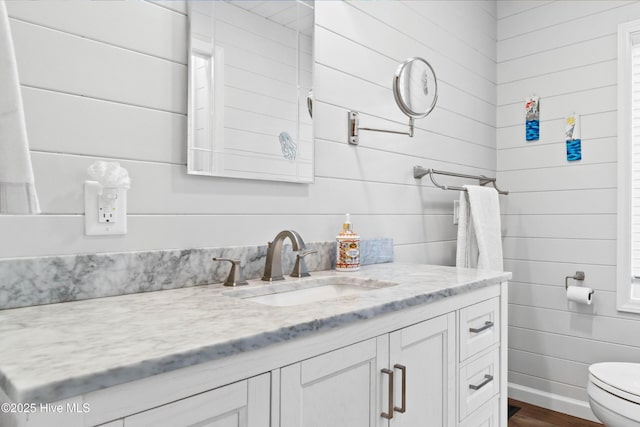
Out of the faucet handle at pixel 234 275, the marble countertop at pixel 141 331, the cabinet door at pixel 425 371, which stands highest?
the faucet handle at pixel 234 275

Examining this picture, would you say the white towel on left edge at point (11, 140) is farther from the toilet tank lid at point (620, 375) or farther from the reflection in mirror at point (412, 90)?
the toilet tank lid at point (620, 375)

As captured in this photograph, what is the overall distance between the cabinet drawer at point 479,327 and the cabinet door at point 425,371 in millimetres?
67

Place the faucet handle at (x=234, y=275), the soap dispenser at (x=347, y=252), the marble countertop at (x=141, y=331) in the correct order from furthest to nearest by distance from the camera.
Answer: the soap dispenser at (x=347, y=252) → the faucet handle at (x=234, y=275) → the marble countertop at (x=141, y=331)

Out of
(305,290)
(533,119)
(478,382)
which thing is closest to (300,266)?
(305,290)

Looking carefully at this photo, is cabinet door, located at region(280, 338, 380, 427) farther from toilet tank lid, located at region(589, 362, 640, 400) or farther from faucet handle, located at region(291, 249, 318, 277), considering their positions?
toilet tank lid, located at region(589, 362, 640, 400)

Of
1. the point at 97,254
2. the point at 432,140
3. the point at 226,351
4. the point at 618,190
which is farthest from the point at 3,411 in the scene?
the point at 618,190

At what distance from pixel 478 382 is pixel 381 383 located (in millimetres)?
558

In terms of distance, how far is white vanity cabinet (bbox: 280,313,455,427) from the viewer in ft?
2.63

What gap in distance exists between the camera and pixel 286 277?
52.9 inches

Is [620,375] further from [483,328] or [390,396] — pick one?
[390,396]

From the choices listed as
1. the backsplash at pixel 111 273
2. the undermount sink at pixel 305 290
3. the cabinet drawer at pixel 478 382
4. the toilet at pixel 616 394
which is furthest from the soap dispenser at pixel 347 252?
the toilet at pixel 616 394

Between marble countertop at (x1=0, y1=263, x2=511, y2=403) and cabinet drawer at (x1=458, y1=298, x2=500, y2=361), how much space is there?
0.21m

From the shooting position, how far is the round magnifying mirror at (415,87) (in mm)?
1758

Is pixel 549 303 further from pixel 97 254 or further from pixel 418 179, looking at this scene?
pixel 97 254
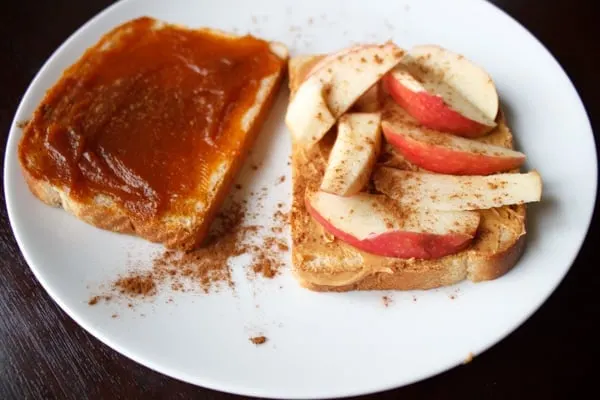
+ + + + +
Copy every one of the records above verbatim, omitting the pictures.

→ **Solution for this task**:
Out of the faucet handle at pixel 234 275, the marble countertop at pixel 141 331, the cabinet door at pixel 425 371, which stands highest?
the faucet handle at pixel 234 275

Examining this picture, would you say the white towel on left edge at point (11, 140) is farther from the toilet tank lid at point (620, 375) or farther from the reflection in mirror at point (412, 90)?
the toilet tank lid at point (620, 375)

As captured in this photograph, what is the overall distance between the cabinet drawer at point 479,327 and the cabinet door at point 425,371 in millimetres?
67

Place the faucet handle at (x=234, y=275), the soap dispenser at (x=347, y=252), the marble countertop at (x=141, y=331) in the correct order from furthest to nearest by distance from the camera.
Answer: the soap dispenser at (x=347, y=252) → the faucet handle at (x=234, y=275) → the marble countertop at (x=141, y=331)

Out of
(305,290)
(533,119)
(478,382)
which thing is closest to (300,266)?
(305,290)

Looking carefully at this photo, is cabinet door, located at region(280, 338, 380, 427) farther from toilet tank lid, located at region(589, 362, 640, 400) or farther from faucet handle, located at region(291, 249, 318, 277), considering their positions?
toilet tank lid, located at region(589, 362, 640, 400)

Of
1. the point at 97,254
2. the point at 432,140
3. the point at 226,351
4. the point at 618,190
which is farthest from the point at 3,411 in the scene?
the point at 618,190

At what distance from pixel 478 382 is pixel 381 383 located (in millimetres)?
558

In terms of distance, how far is white vanity cabinet (bbox: 280,313,455,427) from the viewer in ft?
2.63

What gap in distance exists between the camera and pixel 286 277?
52.9 inches

Is [620,375] further from [483,328] or [390,396] — pick one?
[390,396]

From the choices listed as
1. the backsplash at pixel 111 273
2. the undermount sink at pixel 305 290
3. the cabinet drawer at pixel 478 382
4. the toilet at pixel 616 394
which is furthest from the soap dispenser at pixel 347 252?
the toilet at pixel 616 394

Between marble countertop at (x1=0, y1=263, x2=511, y2=403) and cabinet drawer at (x1=458, y1=298, x2=500, y2=361), how much space is there?
0.21m

From the shooting position, how far is the round magnifying mirror at (415,87) (in mm)?
1758

Is pixel 549 303 further from pixel 97 254 or further from pixel 418 179, looking at this scene?
pixel 97 254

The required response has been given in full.